Thursday, August 09, 2007
Courant's Jessica Marsden Reports We've Got Too Much Media
Media Consumers Finally Saying, `Enough Already!'
Begin Cutting Claims On Time
By JESSICA MARSDEN | Courant Staff Writer
August 8, 2007
Americans' appetite for time in front of the computer, iPod or television may finally be on the wane, after almost a decade during which our media consumption grew steadily.
Consumers spent slightly less time with media - including both traditional and digital offerings, in print and onscreen - in 2006, compared with 2005. It was the first decline since 1997, private equity firm Veronis Suhler Stevenson reported Tuesday.
We now log an average of 9.7 hours each day consuming media. Some experts say we're at the saturation point.
"There's only so much time available to add more kinds of media," University of Hartford communications Professor Jack Banks said. "At some point, something's gotta give."
That something is likely to be traditional, ad-supported media like broadcast television and printed newspapers, which the report found are enjoying less attention from consumers as emerging media take up more of their time.

*What this exercise asks*.
#1 Decide whether each statement below agrees with the Courant article on media consumption, answering yes or no and quoting the words of the article that settle it. (a) Consumers spent more time with media in 2006 than in 2005. (b) People now consume media for an average of 9.7 hours a day. (c) The drop reported was the first since 1997.
#2 Rewrite the Courant article on media consumption from "That something is" to "of their time.", renaming "broadcast television" as "cable television".

*Data provided*.

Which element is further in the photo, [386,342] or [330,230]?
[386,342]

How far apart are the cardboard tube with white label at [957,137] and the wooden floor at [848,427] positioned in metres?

*Answers for the exercise*.
#1
(a) No: "Consumers spent slightly less time with media - including both traditional and digital offerings, in print and onscreen - in 2006, compared with 2005."
(b) Yes: "We now log an average of 9.7 hours each day consuming media."
(c) Yes: "It was the first decline since 1997"

#2
That something is likely to be traditional, ad-supported media like cable television and printed newspapers, which the report found are enjoying less attention from consumers as emerging media take up more of their time.